- Founded: 1982
- Founder: Morgan Khan
- Genre: Various
- Country of origin: United Kingdom
- Official website: Streetsounds.co.uk

= StreetSounds =

British compilation record label

StreetSounds is a British compilation record label, that specialised in urban and electronic club/dance music during the mid-1980s. StreetSounds was an offshoot of producer and promoter Morgan Khan's StreetWave label. The first StreetSounds release was the first edition of the label's core compilation series, StreetSounds 1 in late 1982. This regular compilation series proclaimed itself 'one hour packs of the latest dance tracks'. They were composed of full-length versions of (mainly) black club and urban dance music. Some tracks were licensed from the US.

==History==
The Street Sounds formula for compilations was quality track selection, and reacting quickly to trends with a frenetic release rate.

The run of the Street Sounds series coincided with, and helped promote, the rise of electronic dance music during the mid-1980s, at a time when style conscious young adults in the UK were looking for an alternative to rock, pop and post-punk music.

Khan later extended the formula and released other compilation series including jazz-funk, house and high energy genres.

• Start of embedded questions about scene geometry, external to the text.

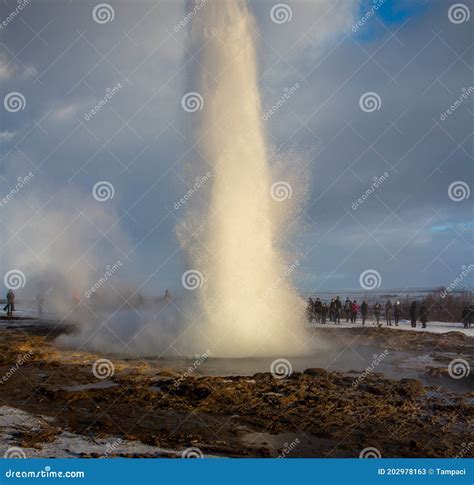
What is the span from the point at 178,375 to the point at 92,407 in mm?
3529

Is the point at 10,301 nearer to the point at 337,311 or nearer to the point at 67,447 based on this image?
the point at 337,311

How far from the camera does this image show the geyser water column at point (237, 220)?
20.5 metres

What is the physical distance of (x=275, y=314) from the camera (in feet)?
70.8

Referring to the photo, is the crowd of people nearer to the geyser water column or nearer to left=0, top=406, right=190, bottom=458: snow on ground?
the geyser water column

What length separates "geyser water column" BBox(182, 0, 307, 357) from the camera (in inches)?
807

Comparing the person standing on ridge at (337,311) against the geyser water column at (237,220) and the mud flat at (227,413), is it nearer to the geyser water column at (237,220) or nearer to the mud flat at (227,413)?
the geyser water column at (237,220)

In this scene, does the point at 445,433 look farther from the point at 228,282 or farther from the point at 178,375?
the point at 228,282

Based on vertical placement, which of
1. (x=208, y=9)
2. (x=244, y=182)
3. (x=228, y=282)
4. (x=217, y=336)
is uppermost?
(x=208, y=9)

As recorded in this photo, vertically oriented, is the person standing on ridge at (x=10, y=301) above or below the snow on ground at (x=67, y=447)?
above

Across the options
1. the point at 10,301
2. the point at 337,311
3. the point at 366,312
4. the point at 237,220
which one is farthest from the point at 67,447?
the point at 10,301

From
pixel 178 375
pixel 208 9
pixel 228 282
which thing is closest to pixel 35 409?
pixel 178 375

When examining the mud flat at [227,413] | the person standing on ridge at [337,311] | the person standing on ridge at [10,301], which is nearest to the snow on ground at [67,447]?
the mud flat at [227,413]

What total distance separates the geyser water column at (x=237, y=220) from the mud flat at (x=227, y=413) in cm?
503

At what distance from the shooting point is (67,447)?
8.96m
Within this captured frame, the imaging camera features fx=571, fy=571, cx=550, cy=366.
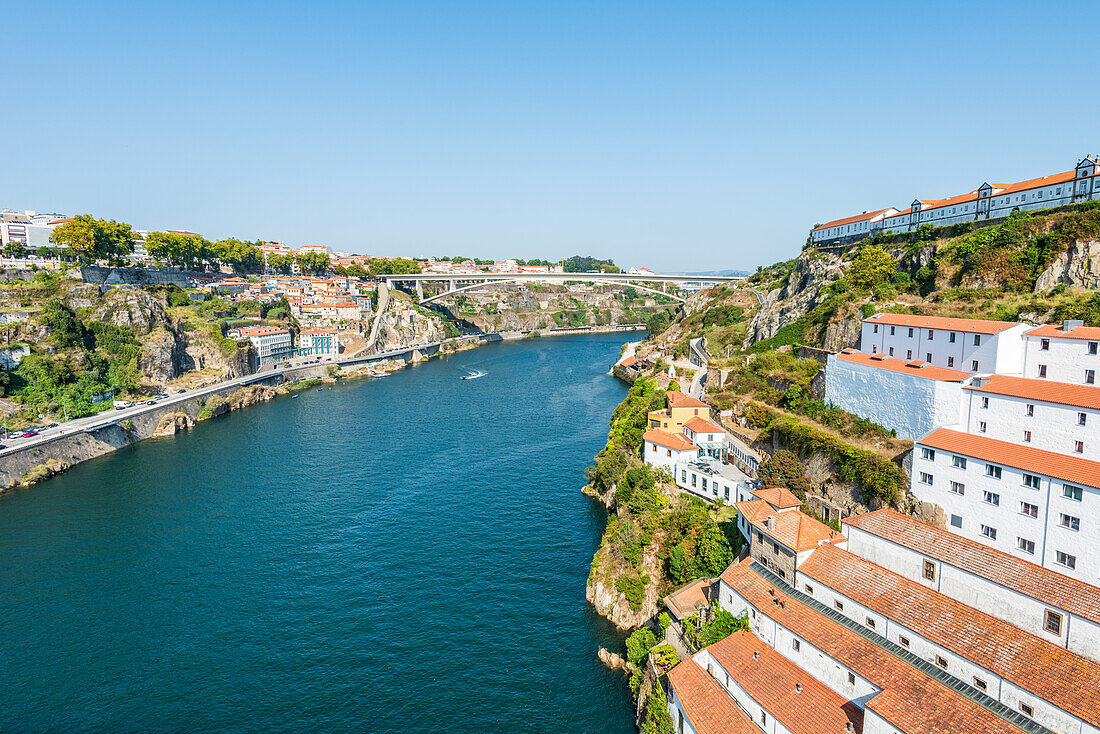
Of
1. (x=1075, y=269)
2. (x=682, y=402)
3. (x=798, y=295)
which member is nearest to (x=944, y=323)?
(x=1075, y=269)

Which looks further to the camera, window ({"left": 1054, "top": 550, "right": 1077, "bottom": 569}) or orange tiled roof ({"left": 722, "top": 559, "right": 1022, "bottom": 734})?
window ({"left": 1054, "top": 550, "right": 1077, "bottom": 569})

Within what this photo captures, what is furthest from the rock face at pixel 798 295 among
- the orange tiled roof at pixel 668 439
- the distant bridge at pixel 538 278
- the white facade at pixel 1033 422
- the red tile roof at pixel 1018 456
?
the distant bridge at pixel 538 278

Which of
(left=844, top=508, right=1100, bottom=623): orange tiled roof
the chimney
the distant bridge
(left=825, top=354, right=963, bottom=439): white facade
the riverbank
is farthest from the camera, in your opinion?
the distant bridge

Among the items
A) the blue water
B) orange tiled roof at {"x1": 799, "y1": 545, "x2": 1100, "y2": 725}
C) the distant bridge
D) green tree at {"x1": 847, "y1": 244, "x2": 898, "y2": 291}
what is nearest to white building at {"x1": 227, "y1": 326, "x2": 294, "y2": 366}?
the blue water

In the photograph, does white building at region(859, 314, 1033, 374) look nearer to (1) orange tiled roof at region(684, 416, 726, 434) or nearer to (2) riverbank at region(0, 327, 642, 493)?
(1) orange tiled roof at region(684, 416, 726, 434)

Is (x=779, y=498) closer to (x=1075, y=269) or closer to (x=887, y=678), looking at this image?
(x=887, y=678)
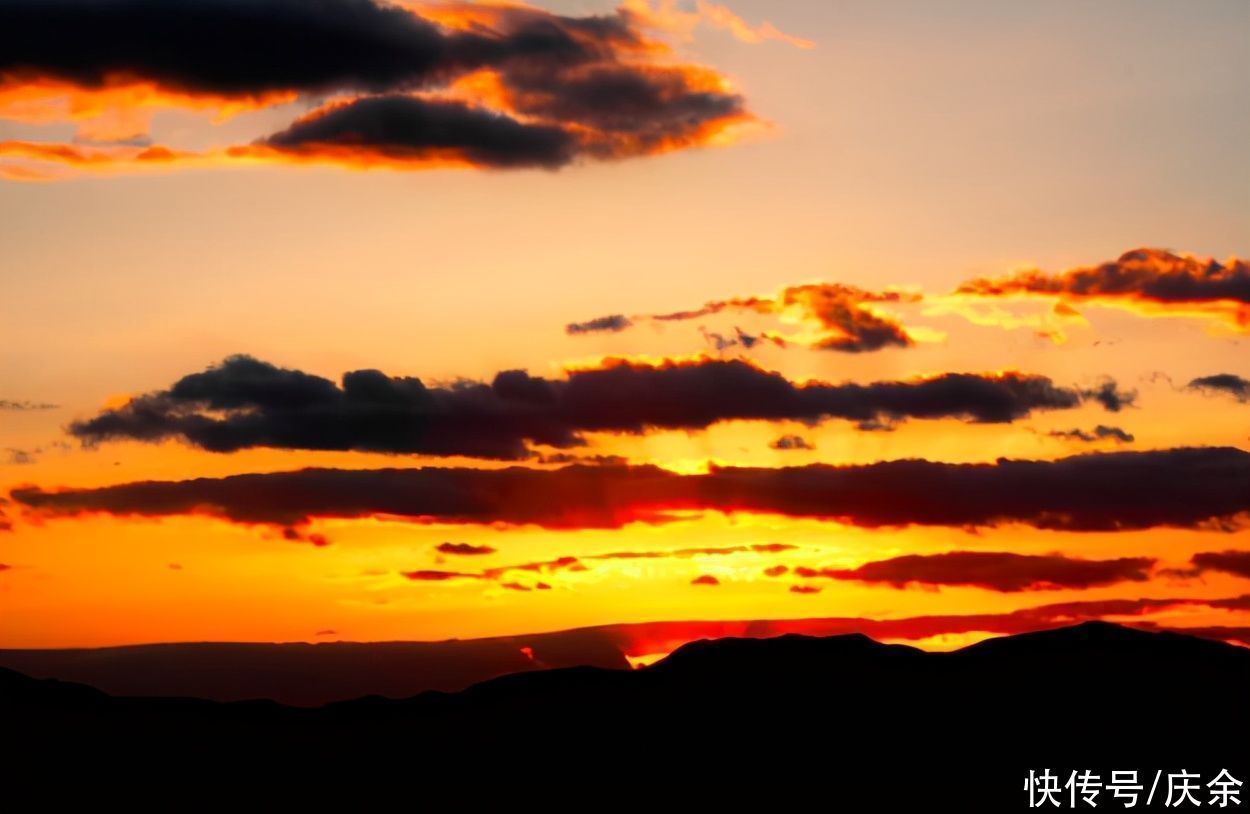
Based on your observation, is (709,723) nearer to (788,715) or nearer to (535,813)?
(788,715)

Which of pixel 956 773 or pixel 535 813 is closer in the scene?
pixel 535 813

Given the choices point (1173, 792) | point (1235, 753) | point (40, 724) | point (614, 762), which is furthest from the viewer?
point (40, 724)

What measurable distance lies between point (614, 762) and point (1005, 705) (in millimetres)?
53389

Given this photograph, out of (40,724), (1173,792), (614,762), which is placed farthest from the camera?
(40,724)

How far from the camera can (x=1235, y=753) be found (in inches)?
6801

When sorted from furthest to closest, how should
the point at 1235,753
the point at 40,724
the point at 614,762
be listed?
1. the point at 40,724
2. the point at 614,762
3. the point at 1235,753

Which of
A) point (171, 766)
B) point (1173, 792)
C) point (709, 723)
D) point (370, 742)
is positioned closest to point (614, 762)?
point (709, 723)

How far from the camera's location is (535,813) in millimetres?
164500

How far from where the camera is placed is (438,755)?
18888 cm

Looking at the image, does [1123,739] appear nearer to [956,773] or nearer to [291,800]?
[956,773]

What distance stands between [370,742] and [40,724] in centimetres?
4304

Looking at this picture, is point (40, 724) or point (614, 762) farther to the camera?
point (40, 724)

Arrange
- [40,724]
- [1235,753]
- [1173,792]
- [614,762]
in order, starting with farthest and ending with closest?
1. [40,724]
2. [614,762]
3. [1235,753]
4. [1173,792]

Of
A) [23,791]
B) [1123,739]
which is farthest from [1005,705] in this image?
[23,791]
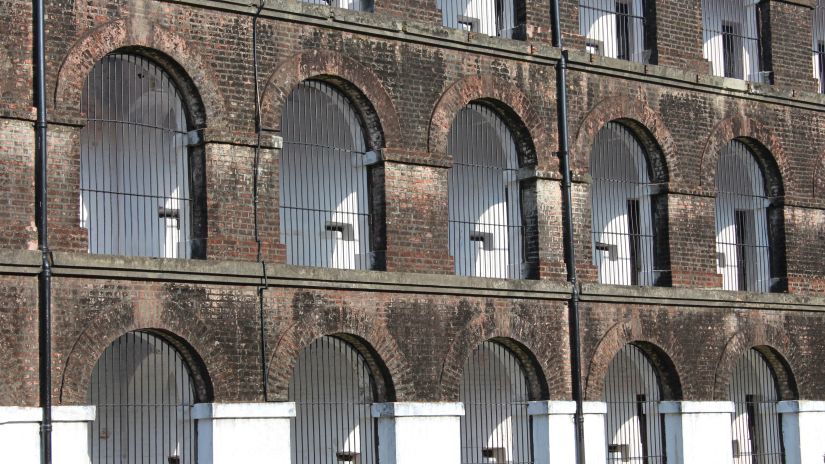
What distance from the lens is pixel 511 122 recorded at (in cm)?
2573

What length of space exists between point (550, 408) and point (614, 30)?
24.5 ft

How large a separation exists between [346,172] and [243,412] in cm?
516

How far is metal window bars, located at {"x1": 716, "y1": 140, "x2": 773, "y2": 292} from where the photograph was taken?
29.3 metres

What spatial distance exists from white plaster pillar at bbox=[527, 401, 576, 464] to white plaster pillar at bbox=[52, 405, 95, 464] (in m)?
7.65

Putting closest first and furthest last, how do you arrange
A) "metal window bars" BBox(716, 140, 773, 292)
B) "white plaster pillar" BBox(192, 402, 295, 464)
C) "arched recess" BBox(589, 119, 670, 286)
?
"white plaster pillar" BBox(192, 402, 295, 464) → "arched recess" BBox(589, 119, 670, 286) → "metal window bars" BBox(716, 140, 773, 292)

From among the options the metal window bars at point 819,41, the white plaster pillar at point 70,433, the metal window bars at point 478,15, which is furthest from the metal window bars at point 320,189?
the metal window bars at point 819,41

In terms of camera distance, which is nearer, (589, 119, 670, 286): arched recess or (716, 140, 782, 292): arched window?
(589, 119, 670, 286): arched recess

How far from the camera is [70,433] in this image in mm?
20156

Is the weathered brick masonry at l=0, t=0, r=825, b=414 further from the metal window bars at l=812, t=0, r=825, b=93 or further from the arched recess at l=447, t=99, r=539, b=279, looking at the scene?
the metal window bars at l=812, t=0, r=825, b=93

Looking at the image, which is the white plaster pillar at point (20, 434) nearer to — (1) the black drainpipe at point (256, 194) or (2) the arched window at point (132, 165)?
(1) the black drainpipe at point (256, 194)

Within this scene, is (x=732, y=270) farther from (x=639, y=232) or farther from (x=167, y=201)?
(x=167, y=201)

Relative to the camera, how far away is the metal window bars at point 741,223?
96.1ft

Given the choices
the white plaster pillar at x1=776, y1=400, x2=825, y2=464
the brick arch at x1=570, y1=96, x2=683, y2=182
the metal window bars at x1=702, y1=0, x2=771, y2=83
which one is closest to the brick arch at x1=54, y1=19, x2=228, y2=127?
the brick arch at x1=570, y1=96, x2=683, y2=182

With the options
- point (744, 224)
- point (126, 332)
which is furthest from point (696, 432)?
point (126, 332)
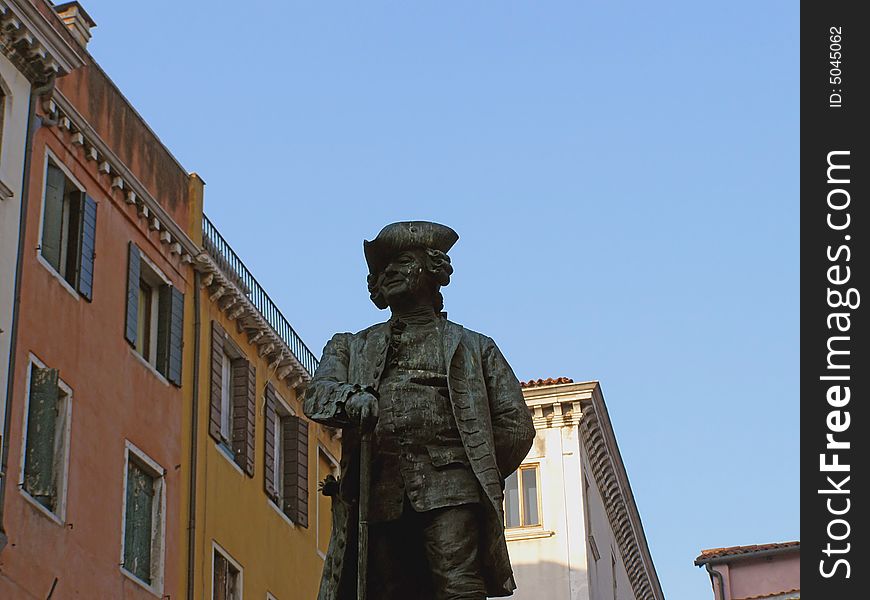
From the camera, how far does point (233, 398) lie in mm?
33156

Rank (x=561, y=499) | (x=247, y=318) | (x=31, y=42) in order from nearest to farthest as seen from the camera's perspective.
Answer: (x=31, y=42), (x=247, y=318), (x=561, y=499)

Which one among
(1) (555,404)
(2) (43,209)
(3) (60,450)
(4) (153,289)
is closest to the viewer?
(3) (60,450)

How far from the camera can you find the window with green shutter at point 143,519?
27844 mm

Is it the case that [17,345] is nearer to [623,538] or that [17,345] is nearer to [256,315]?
[256,315]

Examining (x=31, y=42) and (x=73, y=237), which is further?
(x=73, y=237)

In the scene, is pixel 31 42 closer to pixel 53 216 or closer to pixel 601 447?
pixel 53 216

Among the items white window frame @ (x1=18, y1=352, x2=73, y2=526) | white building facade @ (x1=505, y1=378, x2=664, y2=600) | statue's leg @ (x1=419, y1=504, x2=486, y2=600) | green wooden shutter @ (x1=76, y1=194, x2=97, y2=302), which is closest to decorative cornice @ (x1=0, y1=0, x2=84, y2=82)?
green wooden shutter @ (x1=76, y1=194, x2=97, y2=302)

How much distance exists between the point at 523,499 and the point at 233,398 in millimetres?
12932

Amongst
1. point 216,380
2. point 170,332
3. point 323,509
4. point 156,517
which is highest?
point 170,332

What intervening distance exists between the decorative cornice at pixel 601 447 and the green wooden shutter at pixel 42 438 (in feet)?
65.6

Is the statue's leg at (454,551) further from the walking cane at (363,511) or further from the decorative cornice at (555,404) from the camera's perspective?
the decorative cornice at (555,404)

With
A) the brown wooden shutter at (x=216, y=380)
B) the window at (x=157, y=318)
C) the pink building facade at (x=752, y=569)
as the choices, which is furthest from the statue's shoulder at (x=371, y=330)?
the pink building facade at (x=752, y=569)

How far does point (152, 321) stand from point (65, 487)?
18.0 feet

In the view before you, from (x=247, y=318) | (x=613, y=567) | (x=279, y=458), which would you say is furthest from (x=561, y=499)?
(x=247, y=318)
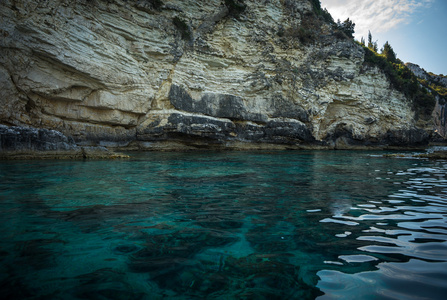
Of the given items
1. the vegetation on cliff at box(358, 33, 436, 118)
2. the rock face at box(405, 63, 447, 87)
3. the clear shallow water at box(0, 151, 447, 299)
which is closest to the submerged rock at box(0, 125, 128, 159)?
the clear shallow water at box(0, 151, 447, 299)

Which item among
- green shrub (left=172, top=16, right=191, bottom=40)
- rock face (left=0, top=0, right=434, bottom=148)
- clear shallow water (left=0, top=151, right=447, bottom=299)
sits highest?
green shrub (left=172, top=16, right=191, bottom=40)

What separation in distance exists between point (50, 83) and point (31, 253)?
15597 mm

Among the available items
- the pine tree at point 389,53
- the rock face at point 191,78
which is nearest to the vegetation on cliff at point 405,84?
the rock face at point 191,78

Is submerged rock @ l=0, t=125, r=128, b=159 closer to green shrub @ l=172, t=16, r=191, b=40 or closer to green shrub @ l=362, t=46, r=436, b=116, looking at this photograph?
green shrub @ l=172, t=16, r=191, b=40

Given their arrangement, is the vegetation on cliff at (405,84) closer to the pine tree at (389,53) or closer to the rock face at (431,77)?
the pine tree at (389,53)

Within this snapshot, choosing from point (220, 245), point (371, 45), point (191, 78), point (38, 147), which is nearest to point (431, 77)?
point (371, 45)

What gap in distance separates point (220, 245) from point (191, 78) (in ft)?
60.5

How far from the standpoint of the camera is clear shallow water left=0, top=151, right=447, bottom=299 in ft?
5.66

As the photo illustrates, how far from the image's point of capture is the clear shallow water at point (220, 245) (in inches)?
67.9

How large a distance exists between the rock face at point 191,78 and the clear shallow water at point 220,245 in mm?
→ 12587

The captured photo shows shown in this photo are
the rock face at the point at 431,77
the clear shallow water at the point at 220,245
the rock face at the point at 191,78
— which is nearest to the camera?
the clear shallow water at the point at 220,245

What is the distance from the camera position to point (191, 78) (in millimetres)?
19281

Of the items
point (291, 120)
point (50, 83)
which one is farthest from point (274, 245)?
point (291, 120)

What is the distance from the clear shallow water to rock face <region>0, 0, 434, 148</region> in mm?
12587
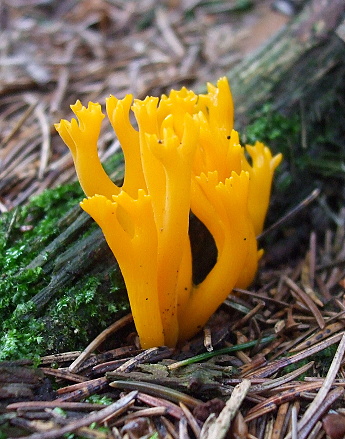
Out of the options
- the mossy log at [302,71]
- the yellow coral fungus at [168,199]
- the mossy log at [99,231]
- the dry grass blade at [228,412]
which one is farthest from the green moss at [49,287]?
the mossy log at [302,71]

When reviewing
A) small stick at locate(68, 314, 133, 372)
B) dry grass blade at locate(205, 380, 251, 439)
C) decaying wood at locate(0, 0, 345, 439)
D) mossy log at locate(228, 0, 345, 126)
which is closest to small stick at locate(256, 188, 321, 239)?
decaying wood at locate(0, 0, 345, 439)

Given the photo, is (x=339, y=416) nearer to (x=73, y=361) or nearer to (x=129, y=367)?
(x=129, y=367)

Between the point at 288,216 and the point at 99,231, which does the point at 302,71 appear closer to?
the point at 288,216

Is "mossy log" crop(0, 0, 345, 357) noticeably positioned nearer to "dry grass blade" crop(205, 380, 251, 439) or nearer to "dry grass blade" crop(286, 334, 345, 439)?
"dry grass blade" crop(205, 380, 251, 439)

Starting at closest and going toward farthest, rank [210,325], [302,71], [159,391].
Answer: [159,391]
[210,325]
[302,71]

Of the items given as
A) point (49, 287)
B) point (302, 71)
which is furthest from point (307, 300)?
point (302, 71)
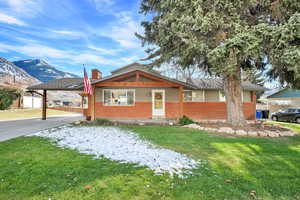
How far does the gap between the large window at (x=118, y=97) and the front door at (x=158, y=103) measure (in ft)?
5.82

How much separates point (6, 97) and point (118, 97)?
1670 cm

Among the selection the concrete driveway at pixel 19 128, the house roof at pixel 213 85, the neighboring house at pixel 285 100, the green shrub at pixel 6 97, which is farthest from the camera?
the neighboring house at pixel 285 100

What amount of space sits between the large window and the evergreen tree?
14.7ft

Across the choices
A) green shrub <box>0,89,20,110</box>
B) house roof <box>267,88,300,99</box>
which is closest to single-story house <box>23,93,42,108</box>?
green shrub <box>0,89,20,110</box>

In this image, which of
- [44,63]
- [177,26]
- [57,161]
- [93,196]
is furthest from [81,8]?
[44,63]

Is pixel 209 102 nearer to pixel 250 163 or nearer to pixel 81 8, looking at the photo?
pixel 250 163

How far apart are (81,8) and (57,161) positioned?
42.0 ft

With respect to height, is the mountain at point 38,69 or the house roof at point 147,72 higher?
the mountain at point 38,69

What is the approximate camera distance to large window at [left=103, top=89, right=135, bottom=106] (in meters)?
12.2

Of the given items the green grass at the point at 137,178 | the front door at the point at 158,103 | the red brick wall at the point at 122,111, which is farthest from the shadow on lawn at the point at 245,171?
the front door at the point at 158,103

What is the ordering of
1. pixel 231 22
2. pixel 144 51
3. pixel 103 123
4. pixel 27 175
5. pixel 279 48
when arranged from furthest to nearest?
pixel 144 51 < pixel 103 123 < pixel 231 22 < pixel 279 48 < pixel 27 175

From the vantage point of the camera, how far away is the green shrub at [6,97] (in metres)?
18.7

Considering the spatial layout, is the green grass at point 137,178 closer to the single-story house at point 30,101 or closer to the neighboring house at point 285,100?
the neighboring house at point 285,100

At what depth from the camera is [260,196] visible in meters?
2.41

Notable Street Sounds releases included the Philadelphia Story; SOLAR; Love Ballads; and Dance Decade box sets. The Artists compilations, that collected representative tracks from specific artists, and 'Anthems' series (compilations of dance music classics) were also well-regarded. The Japanese instrumental group A.B.'s album Deja Vu was released on the label, in 1983. The Street Sounds logo was changed several times over the lifespan of the label.

The Street Sounds label went into liquidation in 1988, mainly as a result of large losses incurred by Street Scene, Khan's club music magazine.

After its collapse, the Street Sounds label was dormant for some years. It has since been revived by Khan, and offers mainly reissues of back-catalogue material from the original Street Sounds incarnation.

In April 2009, Street Sounds released a new Electro compilation through the Street Sounds website. Nu Electro Volume 1 featured twenty tracks mixed by Freddy Fresh and Diplomat, and the musical style returned to the electronic roots of the series rather than the hip hop style compilation that was released in 1988 as Electro 22.

In 2015, Street Sounds released volume 4 of the Crucial Electro series on CD and vinyl formats.

Creative Director John Carver was responsible for StreetSounds' branding. Carver suggested the name StreetSounds as an alternative to StreetBeat.
He handled the branding, packaging and advertising for StreetSounds for the first few years and was responsible for devising iconic terms like "Electro is aural sex" for the Electro series and "Get set for sweat" for the Hi-NRG series.